‘PICK up your dog’s mess or face a fine’ that’s the warning from Monmouthshire County Council as it looks to educate dog owners about the dangers of not cleaning up after your pet.
The council’s pledge comes following a successful awareness day held across Abergavenny’s Bailey Park, Usk town and Raglan village, where poo bags were handed out to people walking their dogs who need them. Dog owners were also encouraged to use the many dog waste and litter bins at the entrances to Bailey Park to dispose of bagged dog waste, or alternatively take it home where it can be placed in a household waste bin.
In Usk, the Pooper Snooper app has been adopted to help tackle dog fouling in the town. The app maps all the dog poo and litter bins in the town, so it is easy to find out the location of each bin for people with a new dog or who are visitors to the area. It also provides a method of reporting dog fouling incidents, which can help identify hot spot areas where patrolling could be increased or a bin provided. The more people that use the app, the greater its usefulness in tackling the problem.

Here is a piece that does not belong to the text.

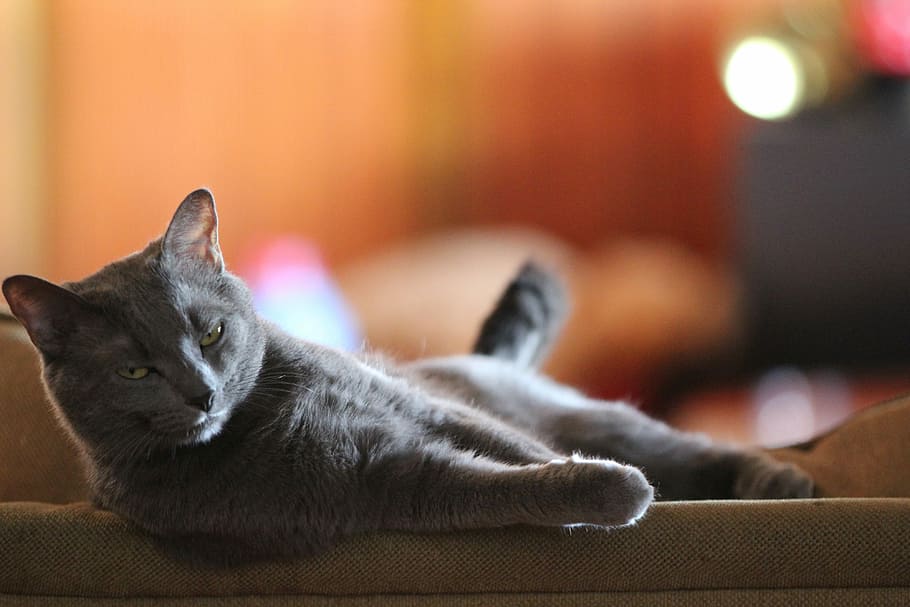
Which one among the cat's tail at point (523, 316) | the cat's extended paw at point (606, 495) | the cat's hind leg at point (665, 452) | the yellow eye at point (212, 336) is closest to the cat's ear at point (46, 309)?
the yellow eye at point (212, 336)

In Raglan, various hot spot sites identified on social media were visited and a pavement stencil used to remind dog owners to ‘Clean It Up’. All of the dog owners encountered in the village were carrying bags, which helps highlight that the vast majority of dog owners are responsible and support the need to ‘bag it and bin it’.
Apart from the obvious unpleasant issues of dog mess on shoes, pushchairs, bikes and wheelchairs, dog faeces carry very real health risks. Toxocariasis is an infection transmitted from animals to humans through contact with parasitic roundworm eggs, usually through pet faeces that have not been cleared from the ground. People playing sports or sitting on the ground are more likely to be at risk from toxocariasis, which can cause blindness, damage to organs and, in rare cases, septicaemia. The risk can be reduced if owners clean up their pets’ faeces from the ground and if their animals are treated regularly for roundworm. Dog faeces are also damaging to farm livestock, and reduce the value of crops such as silage and hay.
Authorised officers of Monmouthshire County Council can serve a fixed penalty notice of £75 on someone who is witnessed not cleaning up their dog’s faeces. If the fixed penalty notice is not paid, a much heavier fine of up to £1000 can be imposed by a magistrate. In addition, any resident who witnesses dog fouling can report it via the council’s website.
Frances O’Brien, Chief Officer for Enterprise said:
“Our teams work exceptionally hard to keep Monmouthshire’s green spaces and public areas to a high standard and it’s important as residents or as visitors to make sure we are cleaning up after our pets. Not only does dog fouling carry the risk of a fine but it also carries the risk of health issues. Please make sure you are disposing of your dog’s mess appropriately so residents and their four-legged friends can continue enjoying all of Monmouthshire’s beautiful open spaces.”